I spoke with Pat Godbold about her morning Patient Rounds at McLeod Medical Center Darlington.  Pat is the Administrator for McLeod Darlington and McLeod Behavioral Health.  I thought her experience with a patient was interesting and her conversation instructive for all who serve in health care. Our patients want our time and attention and appreciate our respect for them as individuals.

“I visited with two patients on Thursday.  My conversation with the first included providing some words of care and comfort. We had a philosophical discussion regarding how and why things happen … and how our response to the circumstances of life can make the difference as to whether we use the experience negatively or positively.  The patient, a resident of a local community in the region, was involved in a traffic accident.  He fractured his hip which required surgery.  The recovery will include ‘non-weight bearing’ status for eight to twelve weeks. 
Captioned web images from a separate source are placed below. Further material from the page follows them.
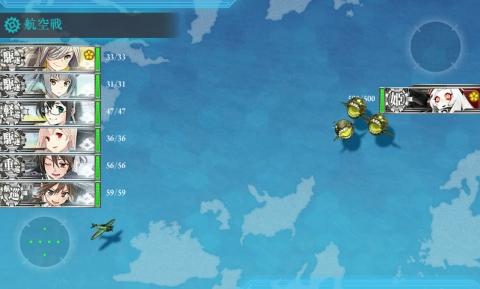 艦これ2016年冬イベント 13 E-2 礼号北ルート2戦目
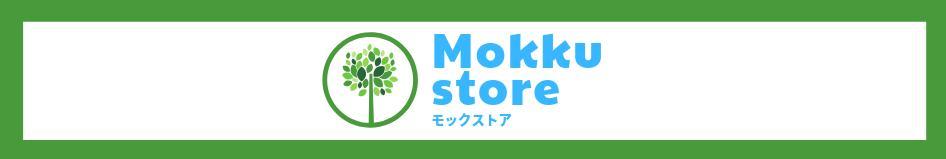 モックストア:家電・パソコン周辺機器を販売しております。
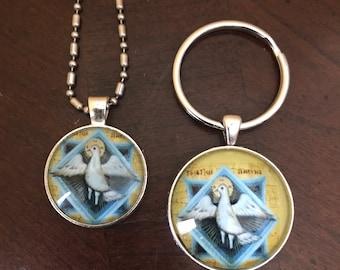 "Holy Spirit Dove Orthodox Icon Pendant on 24"" Ball Bar Chain or Key Ring, Epiphany Dove,"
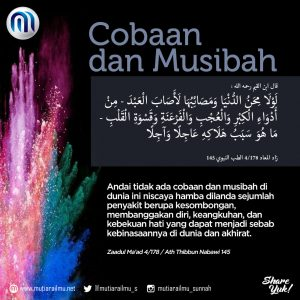 Poster Ibnul Qayyim 065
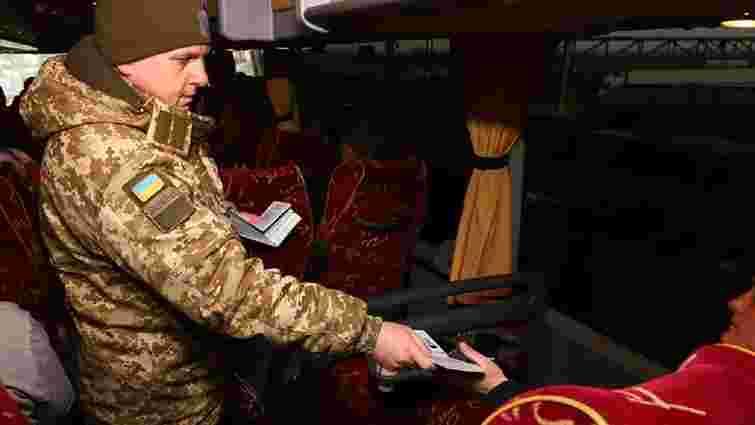 74-річна іноземка намагалися перетнути українсько-польський кордон із паспортом подруги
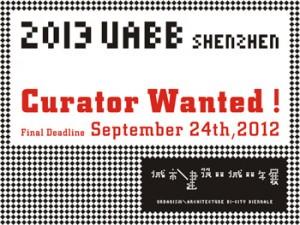 Shenzhen curator wanted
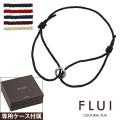 FLUI (フルイ) ブランド リップルリング アンクレット メンズ アクセサリー CULTURAL FLUI カルトラルフルイ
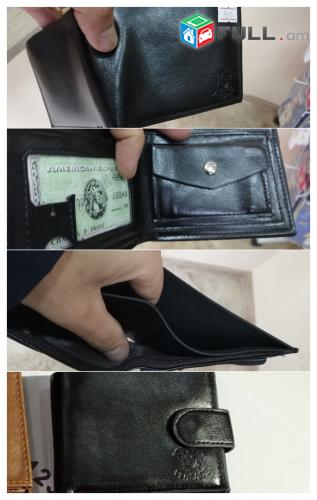 Dramapanak bumajnik anvanakan դրամապանակներ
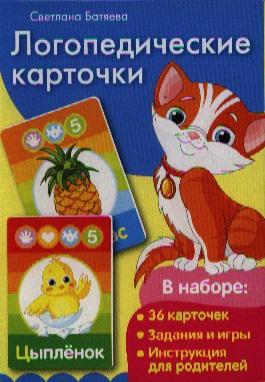 Батяева С. Звуки (С, З, Ц, Л). Логопедические карточки. Для детей от трех лет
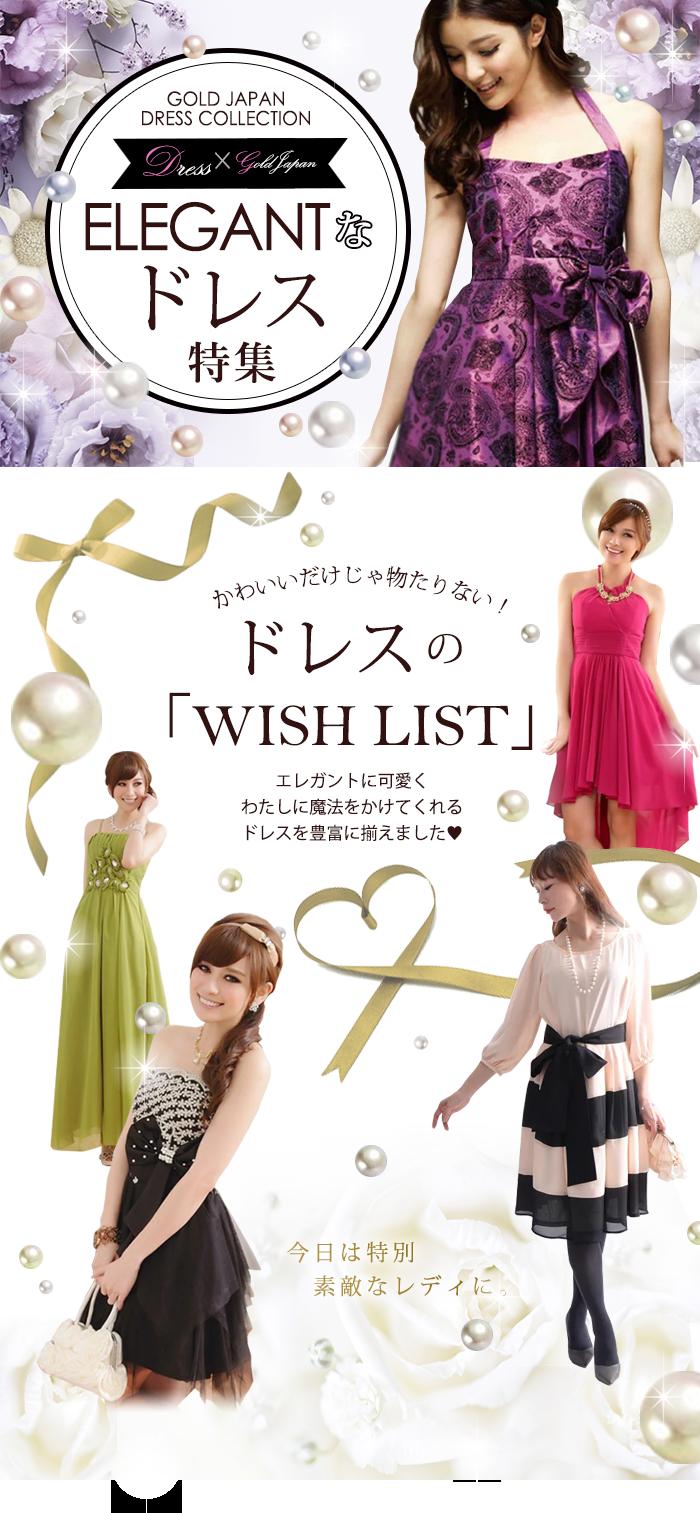 a8a355ffedcb0 ドレス特集|大きいサイズのレディース服専門通販 ゴールドジャパン公式 ...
While many of us would view this period of illness or time with anger, sadness or helplessness, he sees it differently.  He has chosen to view this time as an opportunity to do some of the things life seldom allows for us.  For example, reading many of the classic books, especially by American authors.  Books we might have read long ago and have forgotten the beauty and meaning in the author’s words.  During his eight to twelve weeks, he is working through Mark Twain, John Steinbeck and William Faulkner.  He is reconnecting with friends from long ago with whom he had lost contact.  He is writing letters to his young grandchildren – - letters they will be able to read when they are older, so they will know him better as a man.  As I left him, I could not help but wonder if I could accept the challenges he has faced with the courage and strength of character he showed today.  I can only hope.”

Every day our lives are touched by interesting people we meet in our health care facilities.  Each one has a unique and interesting view and we want to respect their needs.  Stopping long enough to listen and learn while we are caring for them often leads to our own improvement in knowledge and perspective.